My interest of course was to hit as many Civil War spots as I could but Mathew was having none of that as Fort Pulaski outside of town is closed til further notice but just by luck I was able to get a personal tour from the nicest man setting up for a film at the Green-Meldrim house, where W Tecumsah Sherman set up HQ and sent the famous "Mr President I give you Savannah for a Christmas present" telegram.  And of course the flip side....the spot where Forrest sat and talked about life and chocolate.....see my fb post earlier....Anyway, it was just a beautiful day.

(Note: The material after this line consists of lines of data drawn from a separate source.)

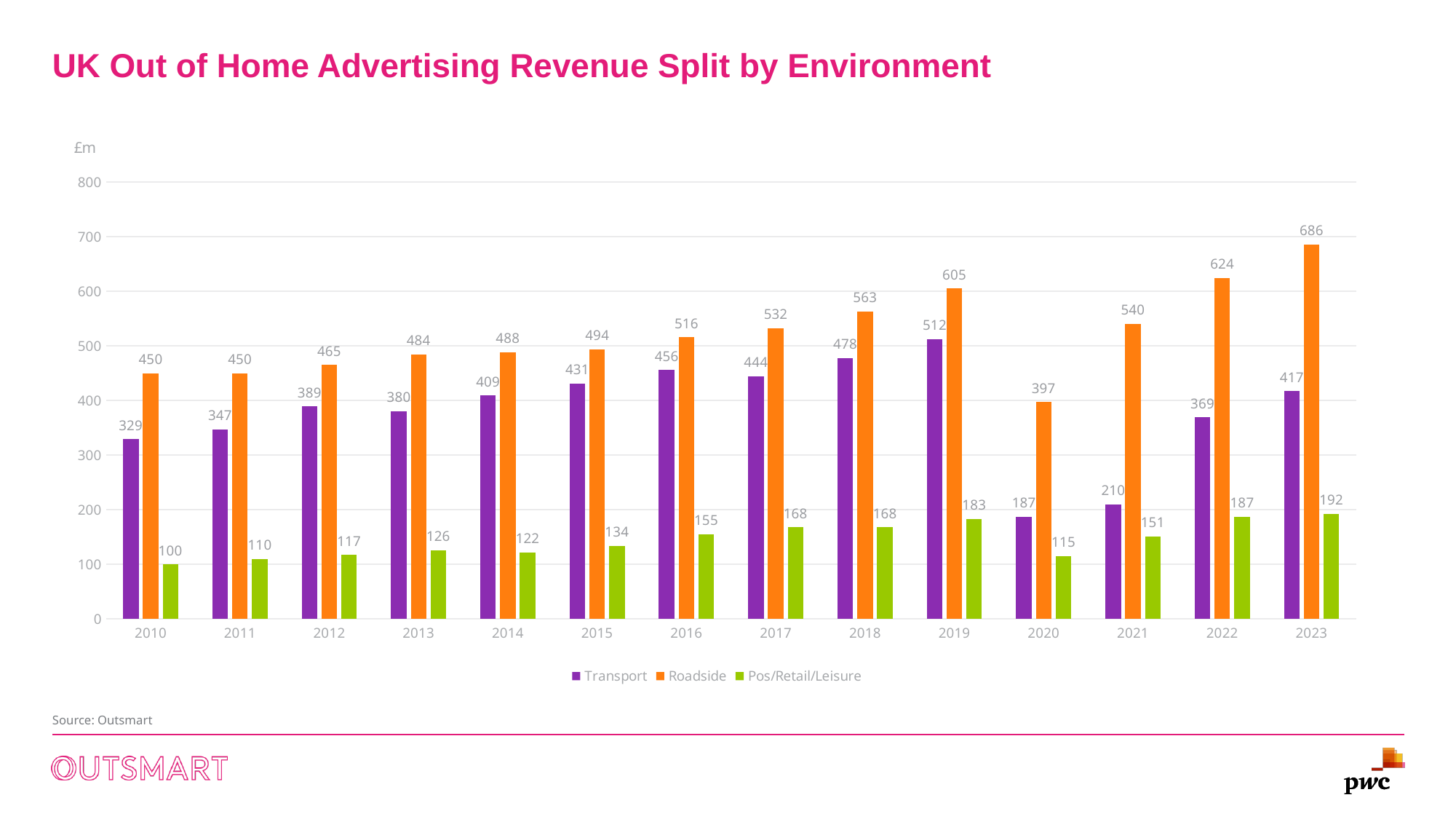
Does the Roadside revenue rise or fall from 2020 to 2023? Rise What is the Pos/Retail/Leisure revenue in 2010? 100 What unit is shown on the y axis? £m How many series does the legend list? 3 In which year is the Transport revenue lowest? 2020 What kind of chart is shown on the slide? Bar chart What is the difference between Roadside and Transport revenue in 2023? 269 What is the Transport revenue in 2019? 512 How many years are shown on the x axis? 14 What is the Roadside revenue in 2023? 686 In which year is the Roadside revenue highest? 2023 Which is larger in 2021: Transport or Pos/Retail/Leisure revenue? Transport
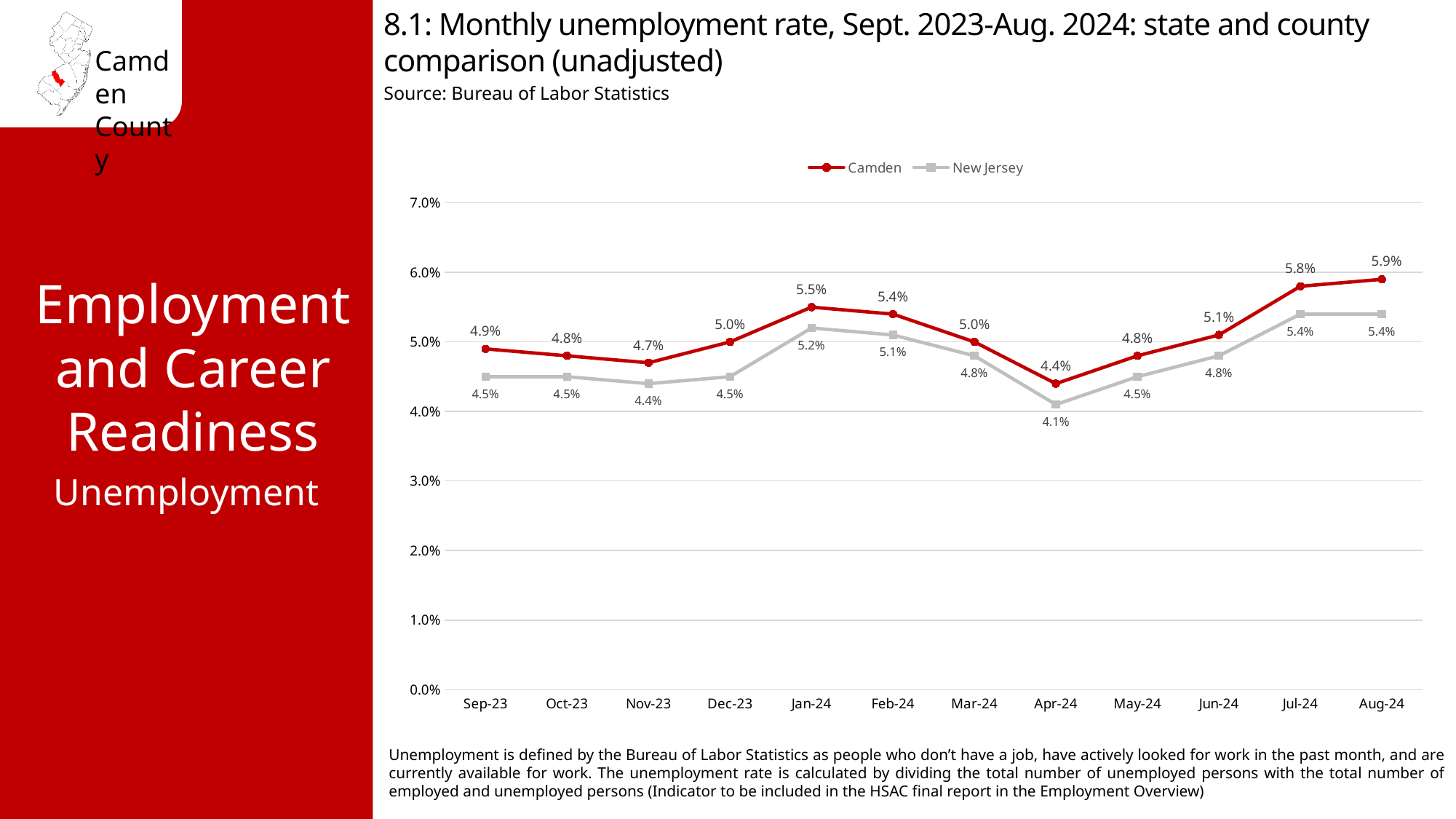
What is the difference between the Camden and New Jersey unemployment rates in Aug-24? 0.5% How many months are shown on the x axis? 12 What is the source cited for the chart? Bureau of Labor Statistics What was the Camden unemployment rate in Jan-24? 5.5% In which month was the Camden unemployment rate lowest? Apr-24 How many series does the legend list? 2 What was the New Jersey unemployment rate in Nov-23? 4.4% Did the Camden unemployment rate rise or fall from Apr-24 to Aug-24? Rise What was the New Jersey unemployment rate in Apr-24? 4.1% In which month was the Camden unemployment rate highest? Aug-24 Which was higher in Jun-24, the Camden rate or the New Jersey rate? Camden What kind of chart is shown on the slide? Line chart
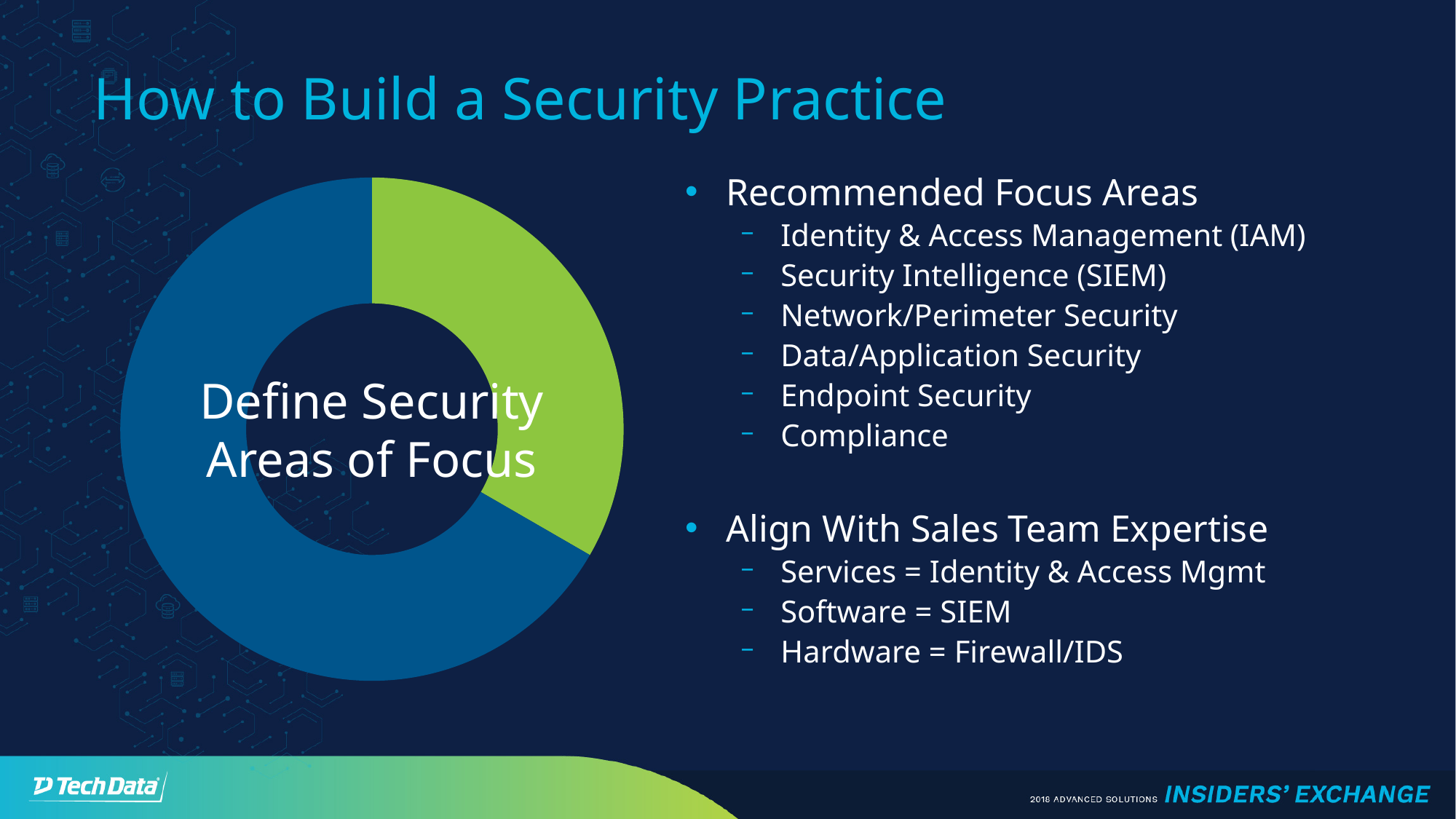
Which slice of the doughnut chart is the smallest? The green slice What kind of chart is shown on the slide? Doughnut chart Which slice of the doughnut chart is larger, the blue one or the green one? The blue one What text is written in the centre of the doughnut chart? Define Security Areas of Focus What two colours are used for the slices of the doughnut chart? Blue and green How many slices does the doughnut chart have? 2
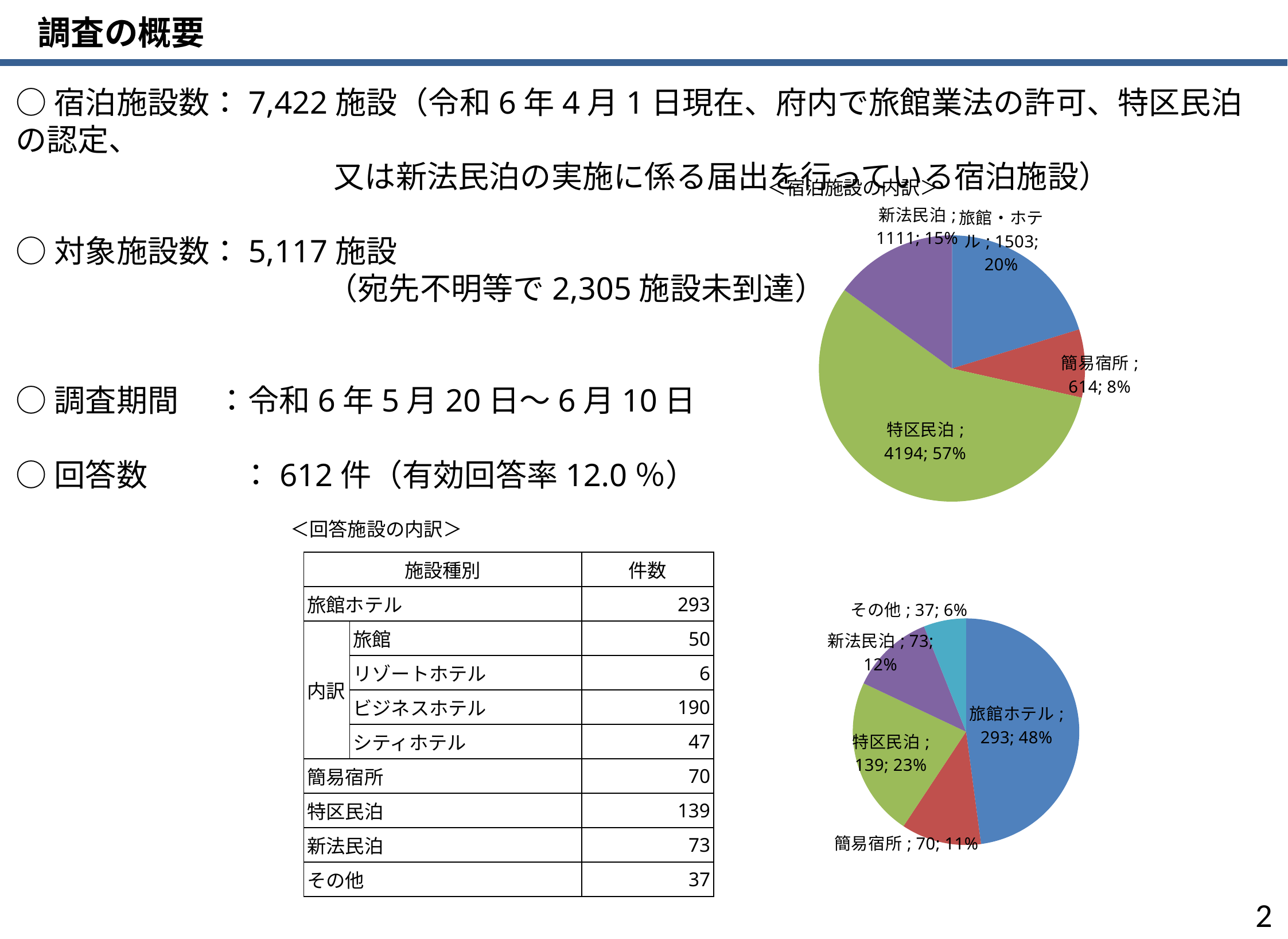
In the top-right pie chart (宿泊施設の内訳), how many slices are there? 4 In the top-right pie chart (宿泊施設の内訳), what share of the pie does 旅館・ホテル represent? 20% In the bottom-right pie chart, which category has the smallest slice? その他 What type of chart is the top-right chart on the slide? pie chart In the top-right pie chart (宿泊施設の内訳), what is the value for 特区民泊? 4194 In the bottom-right pie chart, how many slices are there? 5 In the top-right pie chart (宿泊施設の内訳), what is the difference between the values for 旅館・ホテル and 新法民泊? 392 In the top-right pie chart (宿泊施設の内訳), which category has the smallest slice? 簡易宿所 In the bottom-right pie chart, what is the value for 特区民泊? 139 In the top-right pie chart (宿泊施設の内訳), which category has the largest slice? 特区民泊 In the bottom-right pie chart, which is larger, 簡易宿所 or 新法民泊? 新法民泊 In the bottom-right pie chart, what share of the pie does 旅館ホテル represent? 48%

But there's a very special story about a woman dedicated to serving others regardless of her color or theirs.  I'm speaking of SUSIE KING TAYLOR 1848-1912, who was Georgia's FIRST BLACK TEACHER OF FREED SLAVES AND FIRST BLACK NURSE.  Susie, a slave, was sent by her owner to Savannah when she was 7.  Somehow, she found a teacher who taught her the 3 r's and she was a stellar student.  When the war broke out in Savannah she attracted the attention of the Union army who needed a teacher for their black new freed slave recruits.  But not content to just teach, she trained to be a nurse and cared for the sick and injured black union troops first there and then in multiple field hospitals.  She met and married her first husband, a union officer who was later killed and then married years later after she had moved to Boston.  In 1890 she wrote a highly acclaimed book called Reminiscences about her experiences as a black woman nurse in the Civil War.
It's hard to imagine what her life must've been like during those years with the Union Army....hard enough for the Union to accept black soldiers but a black teacher/nurse that's a woman???

I'm camped at the most ridiculously beautiful campground complete with goats, a huge lake and alligators.  Should be a lovely night.  Missing you all and sending hugs from the road.